Dennoch schöpften die Gastgeber Mut aus diesem Match. Die Partie wurde ausgeglichen, aber mit 11:7 hatten die Unterhaugstetter weiter die Nase vorn. "Im vierten Satz folgte von unserer Seite eine schwache Leistung", sagte Sebastian Buck über den Anschluss der Calwer zum 1:3. Das war jedoch kein Beinbruch. Der TVU konterte nach dem Seitenwechsel mit 11:4 zur 4:1-Führung. Der sechste Satz war mit 11:9 zwar knapp, aber an eine Wende im Derby glaubte zu diesem Zeitpunkt niemand mehr.

Die Calwer setzten auf eine "Not-Anfangsformation" mit Bernd Bodler, Philipp Kübler (Angriff), Nick Stoll (Zuspiel), Lukas Gruner und Mathias Zierer (Abwehr). Dafür war die Leistung laut Trainer Thomas Stoll in Ordnung. "Leider haben wir es aber nicht geschafft, auf’s Spielfeld zu bringen, was wir in Schweinfurt gezeigt haben. Sonst wäre mehr drin gewesen", sagte er. "Unser Zuspiel muss aggressiver werden, wir müssen es schaffen, unsere Angreifer so zu lenken, dass sie besser gegen die Wand spielen können."

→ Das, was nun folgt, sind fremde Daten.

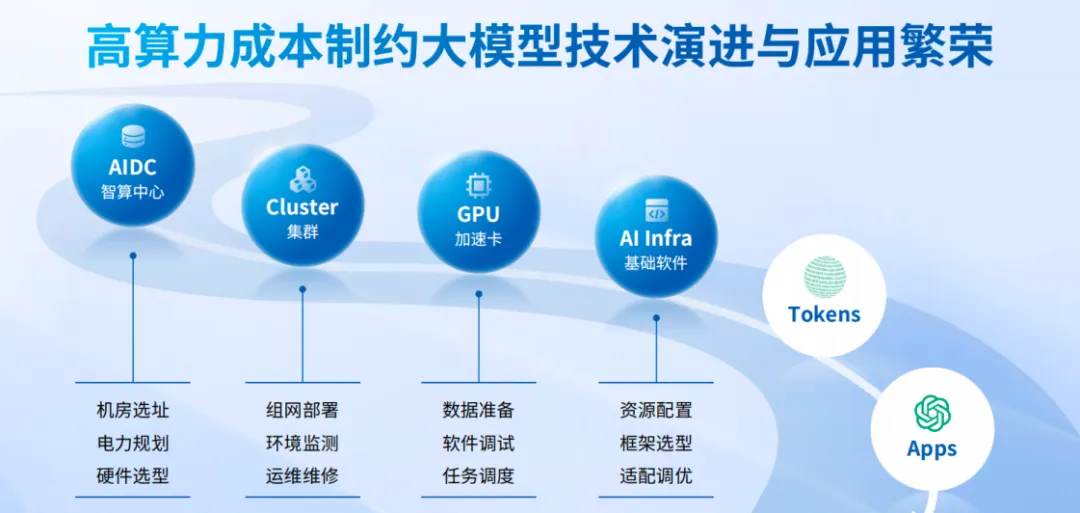 高算力成本制约大模型技术演进与应用繁荣

AIDC
智算中心

Cluster
集群

GPU
加速卡

AI Infra
基础软件

Tokens

Apps

机房选址
电力规划
硬件选型

组网部署
环境监测
运维维修

数据准备
软件调试
任务调度

资源配置
框架选型
适配调优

TV SW-Oberndorf – TSV Calw 5:2 (7:11, 11:7, 10:12, 11:6, 11:6, 11:3, 11:5). Einen überraschend starken Auftritt hatten die ersatzgeschwächten Calwer am Tag zuvor gegen den TV SW-Oberndorf gezeigt. "Bernd Bodler hat im ersten Satz super Angaben gemacht und sehr gut geblockt", beobachtete der verletzte Calwer Hauptdarsteller Raphael Schlattinger von der Tribüne aus. "Allerdings konnten wir den ersten Ball nur in wenigen Situationen richtig kontrollieren. Dennoch war das Zuspiel meist gut." Die Kurzbälle kratzte der flinke Philipp Kübler fast alle vom Boden, ihm unterliefen aber auf der ungewohnten Zweitschlagposition einige Angriffsfehler. Der TSV Calw überraschte die Schweinfurter aber immer wieder und führte zur Zehn-Minuten-Pause mit 2:1.

Die Franken wechselten nun den in den vergangenen Wochen verletzt fehlenden Fabian Sagstetter ein und der Star auf Oberndorfer Seite schaffte es umgehend, Struktur in das Spiel zu bringen. Die Ballwechsel wurden länger, der zwei Meter lange Oliver Bauer und Jaro Jungclaussen punkteten immer häufiger. Auf Calwer Seite fehlten die Kraft und Kondition, um noch etwas entgegensetzen zu können.